Fear, Death, and Sexual Squalor

Feb 21, 2006 14:56


The World According to Garp

Overall, I did not like this book which makes me sad because John Irving is probably my favorite author. His ability to beautifully entwine comedy and grief has amazed me since A Prayer for Owen Meany. My disappointment with this book is due largely to the fact that it is riddled with sexual squalor, from the visitation of prostitutes, to husbands meddling with babysitters and wives with students, to the very disturbing rapes of two young girls-one of whom has her tongue cut out. Things like that didn't bother me until I got married, but suddenly reading about adultery is not as appealing.
Despite these feelings, I thought it was written well and contains many great literary elements-most notable is the ever-present foreshadowing of death. It seems that every line in The World According to Garp is moving toward its untimely end.

First the prostitute:
"The silvery gouge on her forehead was nearly as big as her mouth; her pockmark looked to Garp like a small, open grave."

Then with Garp's children:

"Garp watched Walt, and this calmed him. Garp relished having such close scrutiny of the child; he lay beside Walt and smelled the boy's fresh breath, remembering when Duncan's breath had turned sour in his sleep in that grownup's way. It had been an unpleasant sensation for Garp, shortly after Duncan turned six, to smell that Duncan's breath was stale and faintly foul in his sleep. It was as if the process of decay, of slowly dying, was already begun in him. This was Garp's first awareness of the mortality of his son."

"If Garp could have been granted one vast and naive wish, it would have been that he could make the world safe. For children and for grownups. The world struck Garp as unnecessarily perilous for both."

"There was so much to worry about, when worrying about children...especially in these throes of insomnia, Garp thought himself to be psychologically unfit for parenthood. Then he worried about that too, and felt all the more anxious for his children. What if their most dangerous enemy turned out to be him?"

Then at the end of his affair with another writer, who was unable to finish any work:

"You only grow by coming to the end of something and by beginning something else."
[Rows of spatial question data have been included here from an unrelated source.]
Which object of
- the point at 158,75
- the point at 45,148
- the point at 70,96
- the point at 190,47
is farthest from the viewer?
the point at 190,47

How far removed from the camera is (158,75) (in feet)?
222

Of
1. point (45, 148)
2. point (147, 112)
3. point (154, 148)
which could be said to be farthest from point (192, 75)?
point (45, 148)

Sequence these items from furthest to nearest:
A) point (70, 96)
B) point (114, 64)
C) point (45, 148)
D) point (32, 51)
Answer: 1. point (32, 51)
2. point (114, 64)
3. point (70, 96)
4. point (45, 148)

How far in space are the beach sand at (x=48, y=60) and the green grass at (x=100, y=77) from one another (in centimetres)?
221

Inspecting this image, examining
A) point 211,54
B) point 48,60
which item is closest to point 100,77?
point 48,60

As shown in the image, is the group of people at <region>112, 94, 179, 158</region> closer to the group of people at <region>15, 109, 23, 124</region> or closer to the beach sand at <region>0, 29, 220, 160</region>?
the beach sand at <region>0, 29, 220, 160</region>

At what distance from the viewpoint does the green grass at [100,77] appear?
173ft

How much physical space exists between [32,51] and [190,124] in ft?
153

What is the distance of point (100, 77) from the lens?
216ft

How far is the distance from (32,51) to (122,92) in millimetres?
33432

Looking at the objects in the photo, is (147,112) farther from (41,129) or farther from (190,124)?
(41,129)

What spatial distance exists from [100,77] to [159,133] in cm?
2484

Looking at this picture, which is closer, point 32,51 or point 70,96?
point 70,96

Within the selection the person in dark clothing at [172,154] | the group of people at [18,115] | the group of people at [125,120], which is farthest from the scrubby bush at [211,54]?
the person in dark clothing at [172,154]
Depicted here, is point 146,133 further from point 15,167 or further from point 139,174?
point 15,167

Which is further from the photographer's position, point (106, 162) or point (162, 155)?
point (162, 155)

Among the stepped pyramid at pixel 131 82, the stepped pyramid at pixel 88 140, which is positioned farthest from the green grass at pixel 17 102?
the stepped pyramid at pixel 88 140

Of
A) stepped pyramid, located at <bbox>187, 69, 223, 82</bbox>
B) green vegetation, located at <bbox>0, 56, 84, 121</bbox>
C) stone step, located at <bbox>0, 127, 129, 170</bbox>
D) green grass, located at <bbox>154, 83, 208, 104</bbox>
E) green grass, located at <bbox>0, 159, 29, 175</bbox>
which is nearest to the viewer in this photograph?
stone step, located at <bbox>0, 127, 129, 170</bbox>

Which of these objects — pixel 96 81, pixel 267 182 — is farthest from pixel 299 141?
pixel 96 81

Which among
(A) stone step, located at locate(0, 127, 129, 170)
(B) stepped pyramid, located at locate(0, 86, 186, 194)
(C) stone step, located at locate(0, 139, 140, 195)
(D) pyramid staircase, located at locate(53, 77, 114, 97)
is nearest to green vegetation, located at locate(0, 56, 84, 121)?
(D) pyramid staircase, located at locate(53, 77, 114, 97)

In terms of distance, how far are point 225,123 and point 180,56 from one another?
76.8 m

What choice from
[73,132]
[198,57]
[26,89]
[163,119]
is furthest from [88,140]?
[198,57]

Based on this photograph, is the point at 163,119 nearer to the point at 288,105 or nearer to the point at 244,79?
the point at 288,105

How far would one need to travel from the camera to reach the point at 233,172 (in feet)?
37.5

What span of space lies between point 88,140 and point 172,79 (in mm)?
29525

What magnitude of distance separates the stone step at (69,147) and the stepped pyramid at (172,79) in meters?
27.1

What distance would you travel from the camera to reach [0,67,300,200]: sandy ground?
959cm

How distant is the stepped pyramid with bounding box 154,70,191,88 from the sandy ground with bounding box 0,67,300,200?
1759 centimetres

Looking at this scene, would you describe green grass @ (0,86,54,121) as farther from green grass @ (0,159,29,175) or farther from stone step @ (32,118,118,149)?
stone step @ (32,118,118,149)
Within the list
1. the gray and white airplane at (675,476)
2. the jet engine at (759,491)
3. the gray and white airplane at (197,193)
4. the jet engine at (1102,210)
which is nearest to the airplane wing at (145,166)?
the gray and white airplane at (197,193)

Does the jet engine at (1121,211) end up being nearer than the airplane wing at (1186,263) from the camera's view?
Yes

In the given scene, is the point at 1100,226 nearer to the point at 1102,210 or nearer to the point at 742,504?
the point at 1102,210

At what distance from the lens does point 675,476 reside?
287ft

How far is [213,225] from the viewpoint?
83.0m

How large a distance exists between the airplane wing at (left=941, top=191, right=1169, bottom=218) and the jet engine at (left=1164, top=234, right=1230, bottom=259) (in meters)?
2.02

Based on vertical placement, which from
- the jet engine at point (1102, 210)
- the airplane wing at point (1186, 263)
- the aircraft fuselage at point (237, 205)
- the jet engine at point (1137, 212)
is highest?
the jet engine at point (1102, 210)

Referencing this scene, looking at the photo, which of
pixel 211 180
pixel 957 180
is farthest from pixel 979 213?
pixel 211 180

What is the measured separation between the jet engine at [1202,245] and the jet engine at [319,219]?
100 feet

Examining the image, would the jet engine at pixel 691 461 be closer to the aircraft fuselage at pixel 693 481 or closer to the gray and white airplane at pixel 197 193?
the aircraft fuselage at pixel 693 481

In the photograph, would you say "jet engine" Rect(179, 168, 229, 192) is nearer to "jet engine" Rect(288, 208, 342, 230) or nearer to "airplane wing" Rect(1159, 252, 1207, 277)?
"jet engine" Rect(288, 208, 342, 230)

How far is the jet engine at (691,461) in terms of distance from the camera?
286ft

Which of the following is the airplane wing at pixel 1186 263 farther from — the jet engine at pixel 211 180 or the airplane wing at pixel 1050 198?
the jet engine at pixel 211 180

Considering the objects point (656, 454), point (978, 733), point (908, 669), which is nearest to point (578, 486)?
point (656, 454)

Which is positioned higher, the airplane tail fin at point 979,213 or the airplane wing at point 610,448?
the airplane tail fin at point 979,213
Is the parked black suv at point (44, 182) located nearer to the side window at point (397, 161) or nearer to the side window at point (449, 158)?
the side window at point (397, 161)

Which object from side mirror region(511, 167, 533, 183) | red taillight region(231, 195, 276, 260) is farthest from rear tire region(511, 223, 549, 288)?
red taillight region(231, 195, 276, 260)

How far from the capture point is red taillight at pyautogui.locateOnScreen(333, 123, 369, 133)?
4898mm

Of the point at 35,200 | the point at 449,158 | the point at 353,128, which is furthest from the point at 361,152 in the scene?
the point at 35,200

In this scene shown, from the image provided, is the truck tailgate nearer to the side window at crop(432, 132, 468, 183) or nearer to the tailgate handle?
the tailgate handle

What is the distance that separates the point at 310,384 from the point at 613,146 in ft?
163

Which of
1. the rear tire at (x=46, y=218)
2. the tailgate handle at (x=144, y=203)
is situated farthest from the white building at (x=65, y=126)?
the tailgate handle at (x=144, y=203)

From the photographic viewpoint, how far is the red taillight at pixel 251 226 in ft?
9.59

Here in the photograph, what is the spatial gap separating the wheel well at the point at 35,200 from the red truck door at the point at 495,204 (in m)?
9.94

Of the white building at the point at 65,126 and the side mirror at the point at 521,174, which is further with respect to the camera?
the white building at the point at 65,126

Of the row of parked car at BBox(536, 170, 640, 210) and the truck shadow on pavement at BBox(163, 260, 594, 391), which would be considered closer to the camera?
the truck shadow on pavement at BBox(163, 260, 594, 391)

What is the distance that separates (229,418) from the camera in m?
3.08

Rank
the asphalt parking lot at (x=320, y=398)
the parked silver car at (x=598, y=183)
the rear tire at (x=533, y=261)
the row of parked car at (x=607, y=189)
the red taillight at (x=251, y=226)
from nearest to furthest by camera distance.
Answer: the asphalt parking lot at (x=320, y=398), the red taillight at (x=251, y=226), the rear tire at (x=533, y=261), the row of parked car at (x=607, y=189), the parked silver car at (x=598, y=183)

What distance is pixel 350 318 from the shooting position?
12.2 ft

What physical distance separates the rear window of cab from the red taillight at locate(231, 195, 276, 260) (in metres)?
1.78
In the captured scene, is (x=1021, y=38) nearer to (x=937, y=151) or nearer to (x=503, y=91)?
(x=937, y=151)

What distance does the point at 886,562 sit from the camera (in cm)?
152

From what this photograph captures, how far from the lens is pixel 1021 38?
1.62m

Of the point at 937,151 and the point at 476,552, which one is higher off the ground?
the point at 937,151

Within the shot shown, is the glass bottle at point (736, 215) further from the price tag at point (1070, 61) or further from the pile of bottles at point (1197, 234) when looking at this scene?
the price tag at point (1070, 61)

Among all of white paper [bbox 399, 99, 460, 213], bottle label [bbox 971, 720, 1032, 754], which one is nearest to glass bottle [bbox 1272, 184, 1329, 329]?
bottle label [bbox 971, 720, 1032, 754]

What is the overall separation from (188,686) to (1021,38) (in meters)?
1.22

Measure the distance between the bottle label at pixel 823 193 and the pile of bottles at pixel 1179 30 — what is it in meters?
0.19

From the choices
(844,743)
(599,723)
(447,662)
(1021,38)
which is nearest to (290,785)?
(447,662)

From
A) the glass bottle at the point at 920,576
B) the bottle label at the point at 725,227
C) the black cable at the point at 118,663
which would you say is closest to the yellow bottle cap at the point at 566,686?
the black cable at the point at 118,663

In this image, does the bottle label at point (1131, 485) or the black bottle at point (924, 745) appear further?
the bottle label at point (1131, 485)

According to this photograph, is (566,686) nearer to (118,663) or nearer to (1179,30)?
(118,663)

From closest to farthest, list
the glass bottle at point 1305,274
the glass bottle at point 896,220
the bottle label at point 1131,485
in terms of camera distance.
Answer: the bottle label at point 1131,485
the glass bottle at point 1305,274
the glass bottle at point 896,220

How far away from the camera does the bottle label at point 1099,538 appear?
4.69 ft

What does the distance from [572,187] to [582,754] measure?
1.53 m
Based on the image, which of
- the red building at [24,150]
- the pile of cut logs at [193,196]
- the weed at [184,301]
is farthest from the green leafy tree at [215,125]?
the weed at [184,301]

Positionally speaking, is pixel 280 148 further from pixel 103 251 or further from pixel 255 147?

The book ends with this quote:

"A novelist is a doctor who sees only terminal cases... In this world according to Garp, we are all terminal cases."
And what John Irving book would be complete without quotes like these:"Human sexuality makes farcical our most serious intentions" "Oh, I didn’t know what shits men were till I became a woman!" This coming from a former Pro-football linebacker after her sex-change operation. And my favorite:"There is the faint, trapped warble from some televisions tuned in to The Late Show, and the blue-gray glow from the picture tubes throbs from a few of the houses. To Garp this glow looks like cancer, insidious and numbing, putting the world to sleep. Maybe television causes cancer, Garp thinks; but his real irritation is a writer's irritation: he knows that wherever the TV glows, there sits sometone who isn't reading."